Movement Breaks and Micro-Stretches
Design and document your personal movement schedule, practice and log the five micro-stretches, and review 30 days of body map data to close the loop.
Exercise: Movement Schedule Design
Design your personalised daily movement schedule based on your actual work calendar. Use your typical meeting-and-focus-time pattern from the past week as the input. The schedule should be specific enough to automate — vague intentions do not become habits.
- What is your primary focus-work window (e.g. 9 am – 12 pm)? Write out the Pomodoro cadence for that window: work blocks, 5-minute break times, and which micro-stretch you will perform at each break.

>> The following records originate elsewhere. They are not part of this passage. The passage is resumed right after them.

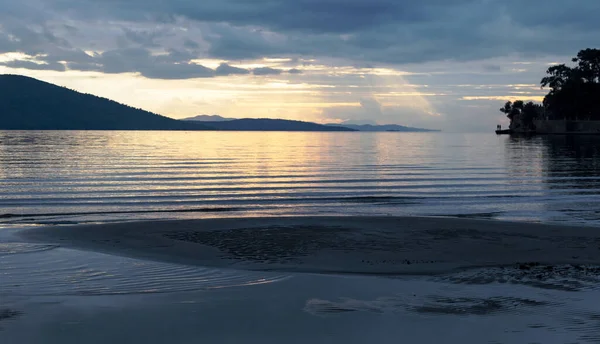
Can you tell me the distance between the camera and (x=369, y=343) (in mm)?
7570

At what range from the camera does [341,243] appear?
14555 millimetres

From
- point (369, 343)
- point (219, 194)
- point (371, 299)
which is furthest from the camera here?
point (219, 194)

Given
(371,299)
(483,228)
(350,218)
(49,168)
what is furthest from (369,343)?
(49,168)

- List three existing daily anchors (specific recurring events, not general times) you will attach a stand-or-walk behaviour to.
- What break-reminder tool will you use (app, calendar block, watch vibration)? Name the specific tool and note how you will set it up today.
Checklist: Daily Five Micro-Stretches Completion Log
- Chin tuck x10 (every Pomodoro break — approximately every 25-30 min)
- Thoracic extension over chair back x2 (every 2 hours)
- Seated hip flexor stretch 30 sec each side (every 90 minutes)
- Wrist flexor and extensor stretch 20 sec each direction, both sides (every hour)
- Near-far focus shift x5 cycles (every 20 minutes per 20-20-20 rule)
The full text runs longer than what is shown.